Sometimes a food item under rabbinical supervision claims on its package label not only to be under that supervision but also to contain only yashan grain, or to not contain sh'ruya, or to contain only chalav Yisrael, or to be m'vushal (if wine). I've always assumed that the agency whose certification mark appears on the package is also attesting to the other claim; but is that true, or does the certification mark only signify kashrus, with the other claims being only the manufacturer's?
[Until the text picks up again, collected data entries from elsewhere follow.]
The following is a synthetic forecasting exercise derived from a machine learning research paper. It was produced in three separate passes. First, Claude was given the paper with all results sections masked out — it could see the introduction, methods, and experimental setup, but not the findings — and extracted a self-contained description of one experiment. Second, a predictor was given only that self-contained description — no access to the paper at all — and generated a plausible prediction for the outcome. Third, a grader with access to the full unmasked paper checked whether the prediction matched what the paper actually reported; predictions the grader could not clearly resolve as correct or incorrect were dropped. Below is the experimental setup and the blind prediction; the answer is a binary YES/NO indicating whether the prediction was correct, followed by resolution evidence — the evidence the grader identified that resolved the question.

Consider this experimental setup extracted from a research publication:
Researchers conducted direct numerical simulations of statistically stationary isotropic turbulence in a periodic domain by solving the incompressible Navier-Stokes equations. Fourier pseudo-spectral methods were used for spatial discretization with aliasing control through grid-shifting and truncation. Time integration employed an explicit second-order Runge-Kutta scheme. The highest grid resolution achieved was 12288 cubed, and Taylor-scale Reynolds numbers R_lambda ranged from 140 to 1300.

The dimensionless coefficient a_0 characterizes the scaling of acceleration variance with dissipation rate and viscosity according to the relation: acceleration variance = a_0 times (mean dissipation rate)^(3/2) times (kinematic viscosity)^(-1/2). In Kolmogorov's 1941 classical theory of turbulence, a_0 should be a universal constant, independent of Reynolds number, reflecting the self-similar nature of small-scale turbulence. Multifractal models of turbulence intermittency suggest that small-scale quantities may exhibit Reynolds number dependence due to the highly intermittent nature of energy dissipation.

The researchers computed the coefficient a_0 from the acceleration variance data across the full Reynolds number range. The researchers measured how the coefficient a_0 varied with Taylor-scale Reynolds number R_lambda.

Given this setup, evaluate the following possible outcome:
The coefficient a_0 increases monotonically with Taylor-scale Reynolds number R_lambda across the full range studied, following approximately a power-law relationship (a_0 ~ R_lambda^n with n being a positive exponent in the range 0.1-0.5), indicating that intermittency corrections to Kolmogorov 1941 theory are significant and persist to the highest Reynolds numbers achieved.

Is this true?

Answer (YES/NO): YES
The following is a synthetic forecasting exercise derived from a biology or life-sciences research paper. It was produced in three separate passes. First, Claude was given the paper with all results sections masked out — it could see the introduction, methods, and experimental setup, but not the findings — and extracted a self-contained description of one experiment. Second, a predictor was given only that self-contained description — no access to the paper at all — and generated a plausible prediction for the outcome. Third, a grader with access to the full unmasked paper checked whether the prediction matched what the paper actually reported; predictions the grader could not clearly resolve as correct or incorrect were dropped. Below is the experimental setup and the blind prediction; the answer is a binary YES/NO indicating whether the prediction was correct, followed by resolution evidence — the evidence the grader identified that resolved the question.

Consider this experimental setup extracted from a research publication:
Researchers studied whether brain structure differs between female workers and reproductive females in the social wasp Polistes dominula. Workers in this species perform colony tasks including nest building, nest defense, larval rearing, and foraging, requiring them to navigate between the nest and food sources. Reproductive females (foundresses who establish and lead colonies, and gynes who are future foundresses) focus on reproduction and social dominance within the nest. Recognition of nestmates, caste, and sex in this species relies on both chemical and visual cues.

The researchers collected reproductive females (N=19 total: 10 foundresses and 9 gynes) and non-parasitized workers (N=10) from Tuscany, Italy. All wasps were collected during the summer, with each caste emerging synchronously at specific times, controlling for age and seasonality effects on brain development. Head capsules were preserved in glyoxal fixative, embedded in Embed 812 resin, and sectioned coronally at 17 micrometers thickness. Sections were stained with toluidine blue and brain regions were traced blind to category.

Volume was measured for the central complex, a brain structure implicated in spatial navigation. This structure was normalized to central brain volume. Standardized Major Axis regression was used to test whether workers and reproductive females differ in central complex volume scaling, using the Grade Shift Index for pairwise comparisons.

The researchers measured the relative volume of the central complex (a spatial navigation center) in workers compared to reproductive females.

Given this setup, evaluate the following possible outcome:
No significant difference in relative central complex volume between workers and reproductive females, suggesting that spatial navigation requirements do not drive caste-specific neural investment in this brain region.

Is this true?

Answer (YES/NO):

  • Similar: judaism.stackexchange.com/q/9798
    – msh210
    Commented Feb 25, 2013 at 5:00
  • I'll bet that different agencies have different policies with respect to this issue. </serious> (Note that if the manufacturer opts to use the O-Cmon, the answer to this "Says who?" is naturally the same as the one regarding the kashrut.)
    – Isaac Moses
    Commented Feb 25, 2013 at 16:16
  • @IsaacMoses I titled this post with that hechsher in mind.
    – msh210
    Commented Feb 25, 2013 at 16:42

1 Answer 1


I e-mailed the Orthodox Union as follows:

If an OU-certified product claims to be yashan, or m'vushal, or non-gebrokts, or chalav Yisrael, or the like, then does the OU certify the product as having that status, or is that status only the manufacturer's own claim?

Their reply was, in summary, that if the claim is "connected to" (their words) the "OU" mark, then the OU certifies that the claim is true, but if the claim is elsewhere on the packaging or label, then the OU doesn't certify that the claim is true.

  • There's an OU mp3 on cheese where they discuss a certain chumra regarding Jews adding rennet -- maybe a different stage than the main rennet, or with regards to cottage cheese? I don't remember. They said if the product is OU chalav yisrael, then customers expect this chumra as well, so the OU insists on it.